Your assignment
Give the number of lines in these entries that contain "United", and nothing more.

*** Data provided Section Begins ***

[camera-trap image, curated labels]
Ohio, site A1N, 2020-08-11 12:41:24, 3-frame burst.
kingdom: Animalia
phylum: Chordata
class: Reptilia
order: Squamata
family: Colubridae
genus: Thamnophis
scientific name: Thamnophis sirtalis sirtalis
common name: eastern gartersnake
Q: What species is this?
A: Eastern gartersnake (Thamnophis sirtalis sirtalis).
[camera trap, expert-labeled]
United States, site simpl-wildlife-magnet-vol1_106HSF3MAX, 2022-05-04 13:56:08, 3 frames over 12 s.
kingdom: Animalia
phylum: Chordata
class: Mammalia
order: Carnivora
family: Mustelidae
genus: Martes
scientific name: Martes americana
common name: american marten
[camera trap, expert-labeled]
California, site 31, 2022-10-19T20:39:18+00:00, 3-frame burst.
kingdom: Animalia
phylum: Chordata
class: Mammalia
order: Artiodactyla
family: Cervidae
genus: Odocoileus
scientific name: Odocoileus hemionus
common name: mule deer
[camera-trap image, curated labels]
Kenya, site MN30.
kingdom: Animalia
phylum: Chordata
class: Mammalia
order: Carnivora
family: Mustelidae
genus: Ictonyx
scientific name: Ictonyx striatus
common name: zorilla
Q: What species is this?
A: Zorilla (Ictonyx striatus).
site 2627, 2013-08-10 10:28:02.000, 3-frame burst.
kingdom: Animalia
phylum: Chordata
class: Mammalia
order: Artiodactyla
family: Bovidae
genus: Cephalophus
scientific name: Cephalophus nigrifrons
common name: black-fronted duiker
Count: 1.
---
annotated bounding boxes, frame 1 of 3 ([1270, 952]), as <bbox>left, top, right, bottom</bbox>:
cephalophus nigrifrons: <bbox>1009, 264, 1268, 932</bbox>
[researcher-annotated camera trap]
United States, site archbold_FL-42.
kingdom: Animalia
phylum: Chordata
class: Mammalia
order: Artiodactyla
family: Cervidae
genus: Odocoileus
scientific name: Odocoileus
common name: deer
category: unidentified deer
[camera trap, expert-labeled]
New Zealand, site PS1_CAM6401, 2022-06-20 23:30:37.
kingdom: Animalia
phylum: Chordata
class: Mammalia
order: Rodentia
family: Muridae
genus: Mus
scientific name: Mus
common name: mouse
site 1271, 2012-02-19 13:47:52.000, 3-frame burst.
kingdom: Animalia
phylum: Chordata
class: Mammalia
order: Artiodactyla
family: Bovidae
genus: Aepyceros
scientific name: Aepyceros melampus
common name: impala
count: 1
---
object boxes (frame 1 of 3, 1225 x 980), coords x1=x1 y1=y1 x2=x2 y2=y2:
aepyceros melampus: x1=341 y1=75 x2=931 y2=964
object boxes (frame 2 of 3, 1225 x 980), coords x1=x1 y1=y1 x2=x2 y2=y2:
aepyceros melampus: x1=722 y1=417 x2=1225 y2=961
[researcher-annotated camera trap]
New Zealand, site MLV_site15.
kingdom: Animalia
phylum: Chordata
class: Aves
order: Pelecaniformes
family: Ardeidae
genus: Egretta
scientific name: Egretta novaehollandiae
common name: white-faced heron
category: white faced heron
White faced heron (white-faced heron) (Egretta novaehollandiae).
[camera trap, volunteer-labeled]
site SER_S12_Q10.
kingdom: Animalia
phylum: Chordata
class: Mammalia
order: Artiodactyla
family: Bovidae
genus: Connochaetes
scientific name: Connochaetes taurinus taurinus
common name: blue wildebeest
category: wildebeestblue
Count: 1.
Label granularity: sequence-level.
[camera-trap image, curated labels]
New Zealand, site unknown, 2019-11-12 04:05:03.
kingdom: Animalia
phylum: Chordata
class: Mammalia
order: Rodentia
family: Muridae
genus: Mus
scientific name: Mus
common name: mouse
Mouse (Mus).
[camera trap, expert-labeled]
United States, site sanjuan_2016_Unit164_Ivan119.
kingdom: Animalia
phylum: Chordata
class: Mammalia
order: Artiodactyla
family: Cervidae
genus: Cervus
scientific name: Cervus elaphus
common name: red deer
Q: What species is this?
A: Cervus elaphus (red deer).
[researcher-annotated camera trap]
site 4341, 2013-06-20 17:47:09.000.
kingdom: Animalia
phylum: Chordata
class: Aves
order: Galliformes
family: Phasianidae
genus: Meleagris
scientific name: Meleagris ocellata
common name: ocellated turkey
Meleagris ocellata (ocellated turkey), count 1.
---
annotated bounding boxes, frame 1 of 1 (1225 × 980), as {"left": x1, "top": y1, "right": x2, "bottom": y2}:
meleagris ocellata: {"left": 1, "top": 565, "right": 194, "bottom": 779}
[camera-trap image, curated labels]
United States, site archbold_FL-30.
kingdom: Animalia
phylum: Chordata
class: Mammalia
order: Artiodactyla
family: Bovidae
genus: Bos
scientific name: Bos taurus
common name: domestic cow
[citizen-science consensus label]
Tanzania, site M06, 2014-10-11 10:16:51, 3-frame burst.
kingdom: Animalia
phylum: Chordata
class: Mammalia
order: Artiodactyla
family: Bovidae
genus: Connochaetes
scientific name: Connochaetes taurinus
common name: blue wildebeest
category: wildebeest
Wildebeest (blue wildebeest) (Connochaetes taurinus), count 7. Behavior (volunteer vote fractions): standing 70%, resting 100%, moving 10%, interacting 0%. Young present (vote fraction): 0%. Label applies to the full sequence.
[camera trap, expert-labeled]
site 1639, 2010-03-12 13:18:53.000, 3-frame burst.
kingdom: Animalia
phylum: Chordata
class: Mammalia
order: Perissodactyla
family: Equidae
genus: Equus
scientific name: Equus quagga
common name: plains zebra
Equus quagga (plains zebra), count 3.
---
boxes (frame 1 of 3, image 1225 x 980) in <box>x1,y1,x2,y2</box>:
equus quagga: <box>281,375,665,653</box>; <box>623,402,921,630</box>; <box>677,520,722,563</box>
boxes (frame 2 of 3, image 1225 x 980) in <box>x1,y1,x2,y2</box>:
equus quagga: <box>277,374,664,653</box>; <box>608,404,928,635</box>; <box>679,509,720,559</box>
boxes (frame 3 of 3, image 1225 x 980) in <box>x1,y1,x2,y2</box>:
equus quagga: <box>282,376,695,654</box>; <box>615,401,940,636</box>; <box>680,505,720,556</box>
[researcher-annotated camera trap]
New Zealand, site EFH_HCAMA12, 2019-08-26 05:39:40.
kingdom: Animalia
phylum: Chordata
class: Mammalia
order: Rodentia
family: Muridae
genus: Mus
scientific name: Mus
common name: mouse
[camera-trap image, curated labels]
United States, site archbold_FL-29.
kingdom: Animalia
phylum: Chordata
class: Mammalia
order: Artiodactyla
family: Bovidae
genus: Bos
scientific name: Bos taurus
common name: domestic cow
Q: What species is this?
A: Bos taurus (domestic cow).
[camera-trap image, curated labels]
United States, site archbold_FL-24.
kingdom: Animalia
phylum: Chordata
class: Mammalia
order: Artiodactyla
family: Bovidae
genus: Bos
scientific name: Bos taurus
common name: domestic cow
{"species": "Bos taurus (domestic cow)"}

*** Data provided Section Ends ***

Task output
6